Laba Bharti Airtel Q1 anjlok 10%, tapi saham naik
NEW DELHI, Provinsi Delhi (AFP) – Perusahaan seluler terkemuka India Bharti Airtel melaporkan penurunan laba kuartalannya yang ke-14 berturut-turut pada hari Rabu, akibat kerugian selisih kurs, namun sahamnya melonjak di tengah harapan kinerja yang lebih baik seiring meredanya perang tarif.
Perusahaan tersebut, yang merupakan konsumen terbesar keempat di dunia, melaporkan laba bersih untuk kuartal keuangan pertama hingga Juni turun 9,6 persen menjadi 6,89 miliar rupee ($114 juta) dari tahun sebelumnya.
Namun laba tersebut masih mengalahkan ekspektasi pasar, sementara pendapatan naik 9,2 persen menjadi Rp 20,26 miliar. Utang bersih turun $908 juta menjadi $9,78 miliar, dibantu oleh penjualan saham.
“Hasil kami pada kuartal ini mencerminkan stabilitas operasi kami secara keseluruhan dan menunjukkan potensi pertumbuhan, terutama dengan melihat pertumbuhan data yang kuat di semua wilayah,” kata Sunil Bharti Mittal, miliarder dan ketua Bharti.

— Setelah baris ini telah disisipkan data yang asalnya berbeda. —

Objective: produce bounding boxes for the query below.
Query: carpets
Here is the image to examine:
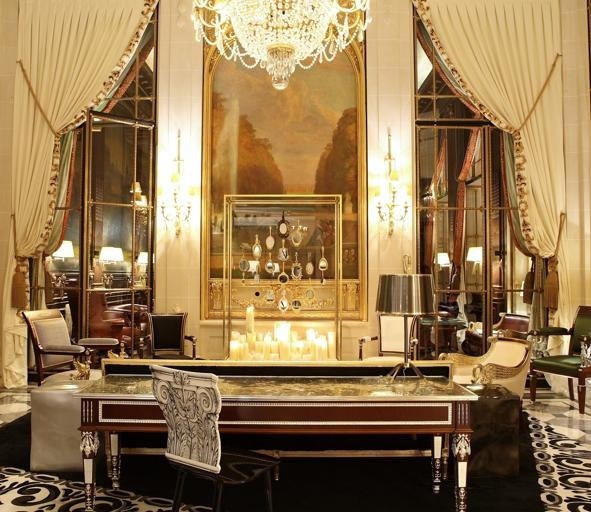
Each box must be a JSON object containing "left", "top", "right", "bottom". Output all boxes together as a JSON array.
[
  {"left": 527, "top": 413, "right": 590, "bottom": 512},
  {"left": 0, "top": 466, "right": 216, "bottom": 512}
]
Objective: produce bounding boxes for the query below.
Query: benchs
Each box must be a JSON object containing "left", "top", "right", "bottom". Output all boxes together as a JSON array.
[{"left": 99, "top": 359, "right": 454, "bottom": 478}]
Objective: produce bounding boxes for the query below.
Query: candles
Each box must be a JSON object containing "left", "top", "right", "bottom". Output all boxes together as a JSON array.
[{"left": 229, "top": 305, "right": 337, "bottom": 364}]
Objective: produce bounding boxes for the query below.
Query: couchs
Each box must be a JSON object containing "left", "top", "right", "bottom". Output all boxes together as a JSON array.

“Hasil untuk Airtel India mencerminkan rasionalitas” kembali ke sektor India yang sangat kompetitif, tambah Mittal, dengan pendapatan rata-rata per pengguna atau ARPU – rasio utama untuk profitabilitas telekomunikasi – meningkat delapan persen tahun-ke-tahun sementara lalu lintas data meningkat dua kali lipat.
Saham Bharti naik lebih dari delapan persen sebelum melepaskan beberapa keuntungannya dan diperdagangkan naik 5,66 persen pada rupee 339,60 pada perdagangan sore, menentang pelemahan pasar secara keseluruhan.

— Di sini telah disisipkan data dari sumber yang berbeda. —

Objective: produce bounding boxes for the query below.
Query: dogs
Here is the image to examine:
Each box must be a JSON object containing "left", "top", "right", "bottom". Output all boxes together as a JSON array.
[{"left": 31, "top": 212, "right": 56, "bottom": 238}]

Perusahaan-perusahaan telepon seluler di India telah memotong diskon dan menaikkan harga ketika pesaing-pesaingnya yang lebih kecil keluar dari pasar, mengikuti perintah pengadilan yang mengurangi kemacetan pasar dan membantu mengurangi persaingan tarif.
Bharti, yang memiliki 275 juta pelanggan di seluruh dunia – 191 juta di antaranya di India – dikenakan biaya satu kali sebesar rupee 5,4 miliar karena penurunan tajam rupee dan kerugian pada derivatif.
Kerugian dari operasi global, terutama bisnisnya di Afrika, berjumlah lebih dari tujuh miliar rupee.
“Saya tidak yakin lonjakan harga saham ini sepenuhnya bisa dibenarkan – operasional di Afrika masih terhambat,” Harit Shah, analis riset telekomunikasi senior di Nirmal Bang Institutional Equities Mumbai, mengatakan kepada AFP.
Bharti membeli operasinya di Afrika pada tahun 2010 seharga $10,6 miliar untuk memperluas jejak globalnya. Namun pendapatan rata-rata per pengguna di Afrika turun tujuh persen dibandingkan kuartal sebelumnya.
“Hal ini lebih sulit dari perkiraan,” namun “kami memperoleh pangsa pasar,” kata Manoj Kohli, direktur pelaksana Bharti.
Sepertiga Bharti dimiliki oleh SingTel Singapura, operator telekomunikasi terkemuka di Asia Tenggara.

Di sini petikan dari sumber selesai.